UniversalDependencies / UD_Russian-SynTagRus

Russian data from the SynTagRus corpus.
Other
80 stars 8 forks source link

converging UD_Russian and UD_Russian-SynTagRus annotation #10

Open olesar opened 7 years ago

olesar commented 7 years ago
  1. Compound numerals (incl. cx with тысяча, миллион). Cases like "сорок пять" should be annotated as сорок >flat пять according to http://universaldependencies.org/u/dep/flat.html. In UD2.0 files: ru: сорок >compound пять, сорок <nummod пять ru-syntagrus: сорок <nummod:gov пять "Universal" approach is somewhat problematic since in двадцать один, двадцать два, двадцать три, двадцать четыре the last numeral predicts the case of the noun (cf. nummod:gov), so we will have different tags on the first numeral word depending what its dependent is. ::::: 1--4: the rules seem to be all right, but some overgeneralization happens
olesar commented 7 years ago
  1. There are cases like два девяносто (standing for 'two (roubles) 90 (kopecks)' and три двадцать (standing for 'three (hours) 20 min'). Need attention.
olesar commented 7 years ago
  1. NUM + NUM.Gen: меньше пяти, больше пяти. In UD2.0 files: ru: 6 более БОЛЕЕ ADV RBR Degree=Cmp 8 advmod 7 двух ДВА NUM CD Animacy=Inan|Case=Gen|Gender=Fem 8 compound 8 тысяч ТЫСЯЧА NOUN NN Animacy=Inan|Case=Gen|Gender=Fem|Number=Plur 9 nummod:gov 9 человек ЧЕЛОВЕК NOUN NN Animacy=Anim|Case=Gen|Gender=Masc|Number=Plur 5 nsubj _ SpaceAfter=No

ru-syntagrus: 5 более более ADV Degree=Cmp 7 nummod:gov 7:nummod:gov 6 пяти пять NUM Case=Gen 7 nummod 7:nummod 7 лет год NOUN _ Animacy=Inan|Case=Gen|Gender=Masc|Number=Plur 4 obl 4:obl SpaceAfter=No

1 Более более ADV Degree=Cmp 4 nsubj 4:nsubj 2 двух два NUM Case=Gen 3 nummod 3:nummod 3 месяцев месяц NOUN Animacy=Inan|Case=Gen|Gender=Masc|Number=Plur 1 nmod 1:nmod 4 прошло проходить VERB Aspect=Perf|Gender=Neut|Mood=Ind|Number=Sing|Tense=Past|VerbForm=Fin|Voice=Act 0 root 0:root

21 больше много NUM 23 nummod:gov 23:nummod:gov 22 300 300 NUM 23 nummod 23:nummod 23 заявок заявка NOUN Animacy=Inan|Case=Gen|Gender=Fem|Number=Plur 20 obl 20:obl (NB different pos)

olesar commented 7 years ago

более/больше/менее/меньше should be linked to the numeral head, cf. террористов там было не более двух.

olesar commented 7 years ago
  1. Compound ordinal numerals like сорок пятый.
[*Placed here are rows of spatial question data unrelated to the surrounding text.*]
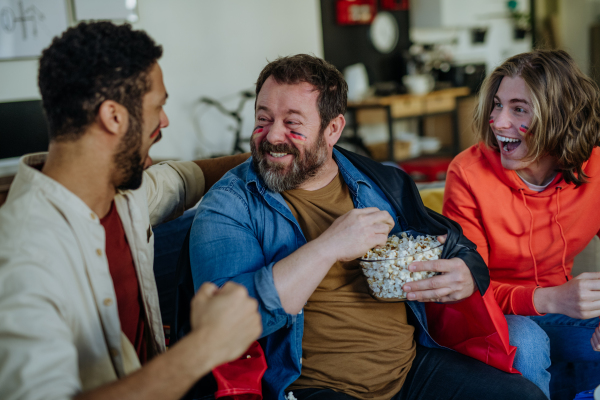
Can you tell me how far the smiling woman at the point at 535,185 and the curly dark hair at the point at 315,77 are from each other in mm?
466

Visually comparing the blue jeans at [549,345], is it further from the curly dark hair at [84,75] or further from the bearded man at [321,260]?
the curly dark hair at [84,75]

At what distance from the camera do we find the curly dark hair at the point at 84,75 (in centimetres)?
106

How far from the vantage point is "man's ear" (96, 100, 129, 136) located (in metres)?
1.07

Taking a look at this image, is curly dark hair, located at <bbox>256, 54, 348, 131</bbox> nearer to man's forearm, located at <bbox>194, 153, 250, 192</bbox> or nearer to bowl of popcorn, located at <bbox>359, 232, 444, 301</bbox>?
man's forearm, located at <bbox>194, 153, 250, 192</bbox>

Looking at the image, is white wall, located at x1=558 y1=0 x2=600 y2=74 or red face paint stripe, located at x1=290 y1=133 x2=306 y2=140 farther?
white wall, located at x1=558 y1=0 x2=600 y2=74

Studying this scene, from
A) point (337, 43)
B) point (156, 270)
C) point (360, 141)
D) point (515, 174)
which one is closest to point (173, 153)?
point (360, 141)

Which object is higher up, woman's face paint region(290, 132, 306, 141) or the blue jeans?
woman's face paint region(290, 132, 306, 141)

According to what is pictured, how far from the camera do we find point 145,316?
4.24 feet

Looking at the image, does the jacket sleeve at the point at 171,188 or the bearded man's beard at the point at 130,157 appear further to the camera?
the jacket sleeve at the point at 171,188

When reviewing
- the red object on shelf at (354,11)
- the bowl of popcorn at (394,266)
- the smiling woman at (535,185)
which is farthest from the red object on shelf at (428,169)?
the bowl of popcorn at (394,266)

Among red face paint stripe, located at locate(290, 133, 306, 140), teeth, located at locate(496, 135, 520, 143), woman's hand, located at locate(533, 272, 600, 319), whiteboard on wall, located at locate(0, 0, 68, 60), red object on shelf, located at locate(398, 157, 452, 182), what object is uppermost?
whiteboard on wall, located at locate(0, 0, 68, 60)

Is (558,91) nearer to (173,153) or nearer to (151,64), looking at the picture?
(151,64)

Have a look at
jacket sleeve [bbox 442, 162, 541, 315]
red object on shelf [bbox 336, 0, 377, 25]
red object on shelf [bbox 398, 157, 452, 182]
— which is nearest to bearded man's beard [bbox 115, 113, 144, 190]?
jacket sleeve [bbox 442, 162, 541, 315]

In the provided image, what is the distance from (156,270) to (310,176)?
605mm
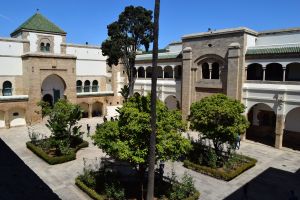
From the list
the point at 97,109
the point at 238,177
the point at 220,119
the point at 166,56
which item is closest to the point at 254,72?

Pose a problem as well since the last word agrees with the noun head. In UD2.0 files: ru: NA ru-syntagrus: 12 сорок сорок NUM Case=Nom 13 nummod:gov 13:nummod:gov 13 второго второй ADJ Case=Gen|Degree=Pos|Gender=Masc|Number=Sing 14 amod 14:amod 14 года год NOUN Animacy=Inan|Case=Gen|Gender=Masc|Number=Sing 11 nmod 11:nmod
dan-zeman commented 7 years ago

I think that the ordinals are compounds:

compound(второго, сорок) amod(года, второго)
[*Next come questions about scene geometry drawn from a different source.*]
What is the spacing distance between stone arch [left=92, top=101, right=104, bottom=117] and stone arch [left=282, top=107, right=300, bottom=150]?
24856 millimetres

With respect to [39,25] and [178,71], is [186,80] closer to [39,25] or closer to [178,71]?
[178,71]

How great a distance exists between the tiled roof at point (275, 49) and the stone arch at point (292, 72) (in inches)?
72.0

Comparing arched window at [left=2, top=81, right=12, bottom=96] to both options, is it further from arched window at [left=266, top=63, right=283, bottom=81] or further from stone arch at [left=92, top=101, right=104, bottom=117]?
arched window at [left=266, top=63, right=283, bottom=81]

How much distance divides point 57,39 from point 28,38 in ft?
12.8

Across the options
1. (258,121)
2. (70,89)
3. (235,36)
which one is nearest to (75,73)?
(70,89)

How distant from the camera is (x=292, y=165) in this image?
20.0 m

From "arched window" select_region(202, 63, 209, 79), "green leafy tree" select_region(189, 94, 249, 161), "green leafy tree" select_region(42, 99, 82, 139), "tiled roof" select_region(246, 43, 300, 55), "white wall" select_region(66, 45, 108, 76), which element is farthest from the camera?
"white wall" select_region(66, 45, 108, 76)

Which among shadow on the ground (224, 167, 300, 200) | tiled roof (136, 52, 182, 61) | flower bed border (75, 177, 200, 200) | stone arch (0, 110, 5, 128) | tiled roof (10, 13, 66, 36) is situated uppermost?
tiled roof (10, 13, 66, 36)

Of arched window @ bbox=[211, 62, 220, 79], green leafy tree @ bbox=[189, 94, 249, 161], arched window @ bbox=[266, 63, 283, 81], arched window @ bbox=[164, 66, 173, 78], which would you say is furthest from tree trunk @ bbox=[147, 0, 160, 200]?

dan-zeman commented 7 years ago

Related to numerals is https://github.com/UniversalDependencies/docs/issues/455.

olesar commented 7 years ago

nmod (dep?) depending on ADJ or ADV --> obl

martinpopel commented 7 years ago

If the ADJ or ADV is a head of copula construction then you are right: such ADJ|ADV should not have nmod children, but obl. In the remaining cases, we should be careful: the ADJ could be a head of a noun phrase with elided noun and then nmod child is correct.
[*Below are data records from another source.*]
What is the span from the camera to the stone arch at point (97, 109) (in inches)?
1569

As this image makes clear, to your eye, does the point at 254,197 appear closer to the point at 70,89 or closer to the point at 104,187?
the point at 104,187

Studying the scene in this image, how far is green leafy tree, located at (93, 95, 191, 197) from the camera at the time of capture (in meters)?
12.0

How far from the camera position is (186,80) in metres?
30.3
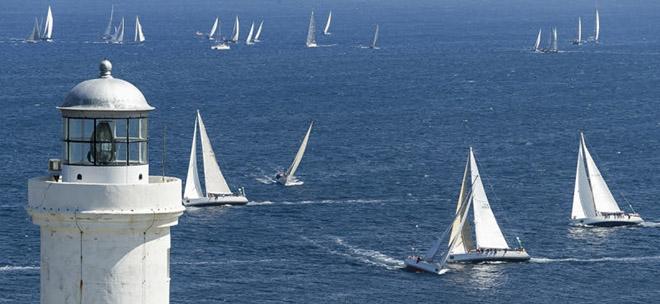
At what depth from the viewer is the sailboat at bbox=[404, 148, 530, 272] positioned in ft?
412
BTW: This is exactly the case when the nmod vs. obl distinction is needed because it cannot be reconstructed fully automatically (at least not easily).

olesar commented 7 years ago

acl with participles (single participles vs. prtcp group), advcl vs. acl. Need attention.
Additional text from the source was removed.